The first came too late for my ESSA papers. Branco Malanovic (@BrancoMilan) tweeted a nice disclaimer that I could have used: All calculations are preliminary. All regressions are suggestive and show correlations, do not imply causation. And then he went on: Conclusions are provisory & not endorsed by the authors. Actually, the paper does not exist and was never written.

I have speculated a fair bit about why we need to upload full papers for this year's conference. I does not seem like they will be reviewed. Is there an oversupply of papers? Is the programme overbooked? Are the organisers prepared to turn away colleagues who have paid the registration fee and then have empty slots in the programme, or will they reorganise it into a shorter conference? Is the idea that having full papers available can give attendees a better idea of what they want to listen to before arriving in Bloem? I can see why full papers are required at something like CSAE, but I am underestimating ESSA? Could the whole thing be part of someone's research into papers and publications in SA economics and we are now part of the sample?

But anyway, other interesting links include this one to the Top 200 influential Economics blogs. There are some fun choices of names. By the way, Marginal Revolution blog celebrated 10 years this week. Someone congratulated Cowen and Tabarrok for blogging like they have never heard of opportunity cost!

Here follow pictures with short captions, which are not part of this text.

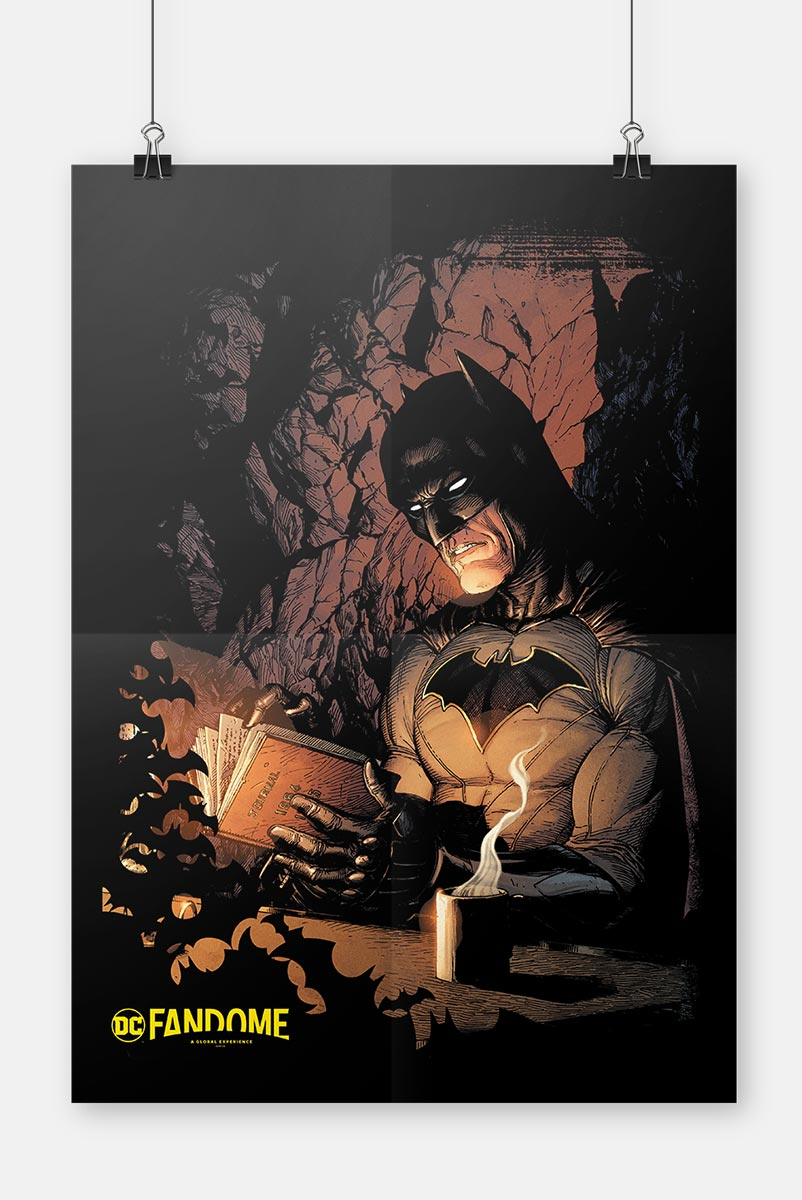 Pôster Fandome Batman Book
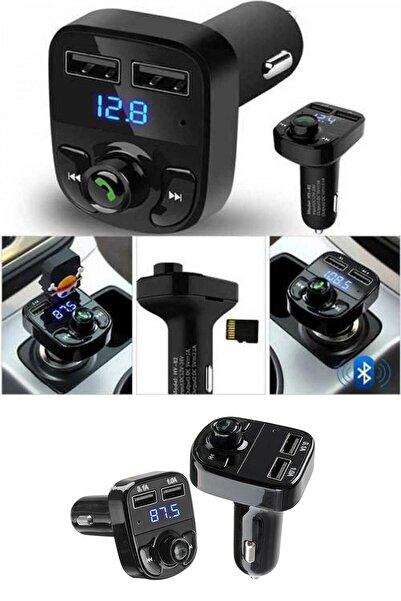 LESGO Car X8 Araç Fm Transmitter Bluetooth Usb Mp3 Sd Kart Çakmaklık Girişli Oto Müzik Çalar Kiti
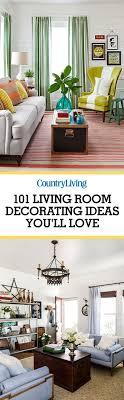 decorating a livingroom 100 living room decorating ideas design photos of family rooms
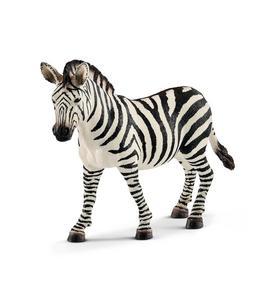 Schleich Zebra Female Figurine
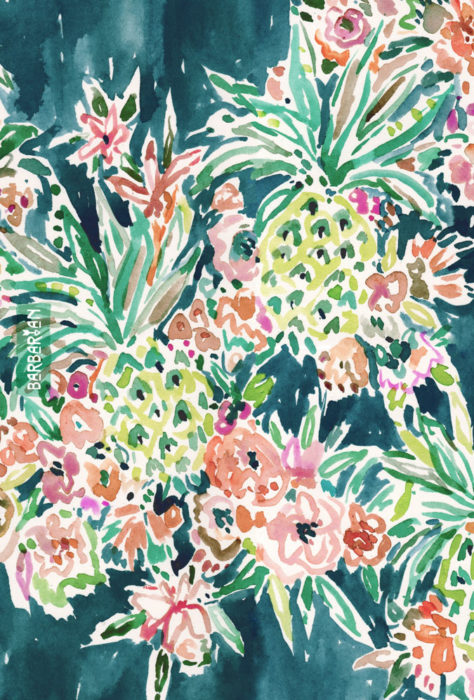 PINEAPPLE PARTY Lush Tropical Boho Floral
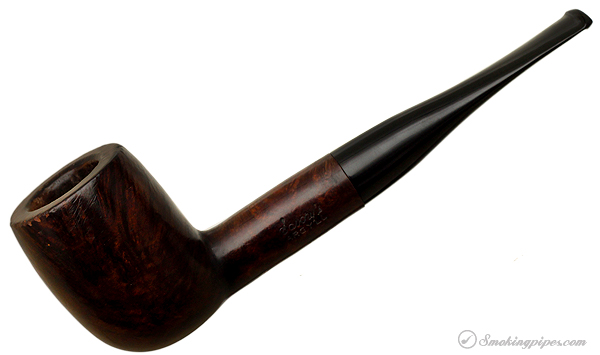 Savory's Argyll Smooth Billiard (286)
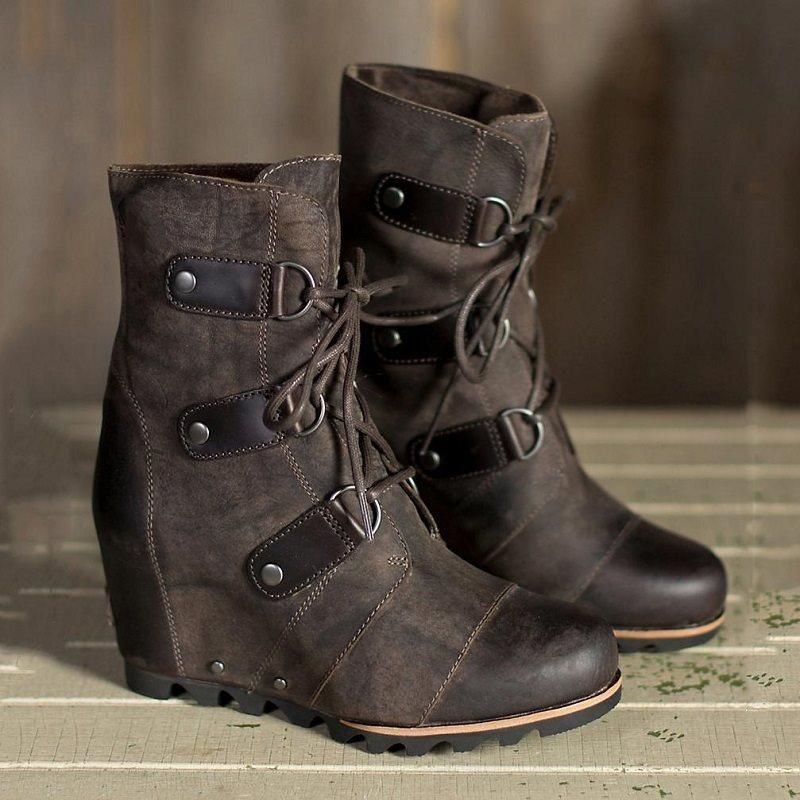 690f984e48cf Hidden Elevator Heel Plain Round Toe Lace-Up Front Casual Vintage Women  Boots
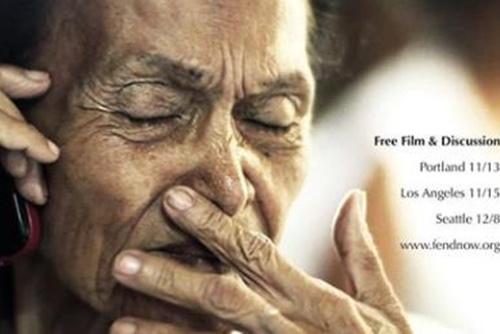 Femmes de réconfort : un film documentaire à l'affiche dans un quartier japonais de Los Angeles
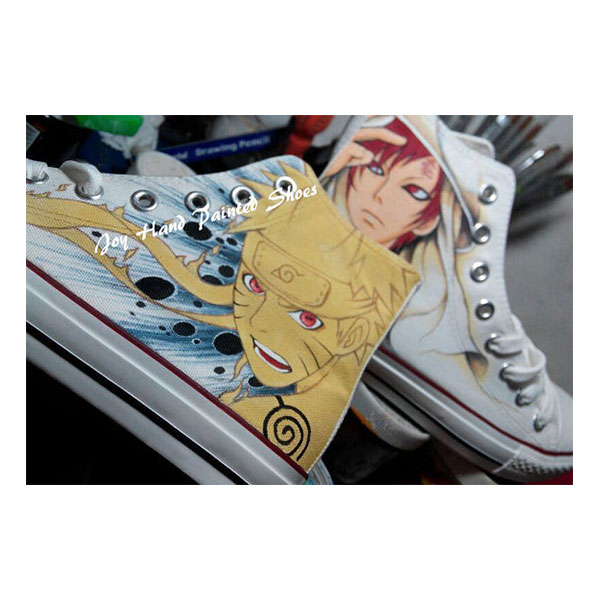 Anime Naruto Kakashi Sneaker Shoes Men Women Naruto Shoes Hand P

On the subject of social media, David Roberts had a good post about why he is taking a year off from Grist. Burning out in the blogosphere is a real danger: "I spend each day responding to an incoming torrent of tweets and emails. I file, I bookmark, I link, I forward, I snark and snark and snark. All day long".

Finally, I found a nice MOOC article: MOOCs and beyond: The revolution to come. It gives a good summary of the brief history of MOOCs, the main players, the issues in the US. It makes a number of good points about the nature of this sea-change or revolution:

In the first instance, it is helpful to see this change not just as a new technology for delivering teaching to large numbers of students. It is really more a wider set of socio-technological changes that might be better explained within a theory of postindustrial education focusing on social media as the new culture.
And it goes on to explain:
Social media differ from industrial media: social media are based on "a group of Internet-based applications that build on the ideological and technological foundations of Web 2.0, and that allow the creation and exchange of user-generated content" (Kaplan & Haelein, 2010). In this sense then, MOOCs might be seen as a form of industrially scaled automation of the teaching function that uses Internet platforms to deliver content globally. MOOCs are based on the traditional one-to-many broadcast principle rather than the many-to-many, horizontal peer-learning structures. The question is to what extent massively large online classes permit or encourage peer learning or interaction.
Towards the end there is an interesting characterisation of MOOCs: as a type of marketing, as a financial policy for higher education, as an academic labour policy, as a speculative financial instrument, as an expression of Silicon Valley values, or as kind of entertainment media. It is worth reading the whole thing.

2 comments:

  1. Waldo, I'm with you on the ESSA papers.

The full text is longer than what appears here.